• _Instructions to follow_
Would you please copy the part of the material below that opens with the line containing "common name: lace monitor" and closes with the line containing "common name: gemsbok"? Copy it exactly, and only it.
*** Opening of Materials provided ***
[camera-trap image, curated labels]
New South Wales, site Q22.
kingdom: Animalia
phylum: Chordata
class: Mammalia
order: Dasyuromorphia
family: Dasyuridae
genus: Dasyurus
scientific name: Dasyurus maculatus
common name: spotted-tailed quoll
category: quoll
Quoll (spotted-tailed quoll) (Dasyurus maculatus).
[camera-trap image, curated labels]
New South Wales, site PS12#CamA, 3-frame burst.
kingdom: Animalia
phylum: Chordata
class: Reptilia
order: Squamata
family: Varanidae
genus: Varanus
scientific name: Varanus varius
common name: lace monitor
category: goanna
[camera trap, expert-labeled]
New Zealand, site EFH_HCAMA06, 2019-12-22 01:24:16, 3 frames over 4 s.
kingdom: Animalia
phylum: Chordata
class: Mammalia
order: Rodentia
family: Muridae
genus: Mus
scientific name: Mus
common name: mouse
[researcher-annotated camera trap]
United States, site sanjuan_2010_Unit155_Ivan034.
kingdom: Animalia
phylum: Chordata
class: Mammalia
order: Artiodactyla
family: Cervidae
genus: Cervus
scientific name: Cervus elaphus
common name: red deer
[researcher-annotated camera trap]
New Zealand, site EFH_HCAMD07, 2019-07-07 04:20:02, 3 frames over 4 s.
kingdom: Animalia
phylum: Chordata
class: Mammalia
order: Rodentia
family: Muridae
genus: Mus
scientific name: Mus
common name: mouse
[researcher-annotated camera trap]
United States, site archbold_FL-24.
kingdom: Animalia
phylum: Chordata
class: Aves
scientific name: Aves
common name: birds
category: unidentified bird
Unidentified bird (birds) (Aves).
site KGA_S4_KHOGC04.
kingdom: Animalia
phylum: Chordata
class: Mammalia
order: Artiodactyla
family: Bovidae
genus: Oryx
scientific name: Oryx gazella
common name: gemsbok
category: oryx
*** Close of Materials provided ***
• _Task response_
common name: lace monitor
category: goanna
[camera trap, expert-labeled]
New Zealand, site EFH_HCAMA06, 2019-12-22 01:24:16, 3 frames over 4 s.
kingdom: Animalia
phylum: Chordata
class: Mammalia
order: Rodentia
family: Muridae
genus: Mus
scientific name: Mus
common name: mouse
[researcher-annotated camera trap]
United States, site sanjuan_2010_Unit155_Ivan034.
kingdom: Animalia
phylum: Chordata
class: Mammalia
order: Artiodactyla
family: Cervidae
genus: Cervus
scientific name: Cervus elaphus
common name: red deer
[researcher-annotated camera trap]
New Zealand, site EFH_HCAMD07, 2019-07-07 04:20:02, 3 frames over 4 s.
kingdom: Animalia
phylum: Chordata
class: Mammalia
order: Rodentia
family: Muridae
genus: Mus
scientific name: Mus
common name: mouse
[researcher-annotated camera trap]
United States, site archbold_FL-24.
kingdom: Animalia
phylum: Chordata
class: Aves
scientific name: Aves
common name: birds
category: unidentified bird
Unidentified bird (birds) (Aves).
site KGA_S4_KHOGC04.
kingdom: Animalia
phylum: Chordata
class: Mammalia
order: Artiodactyla
family: Bovidae
genus: Oryx
scientific name: Oryx gazella
common name: gemsbok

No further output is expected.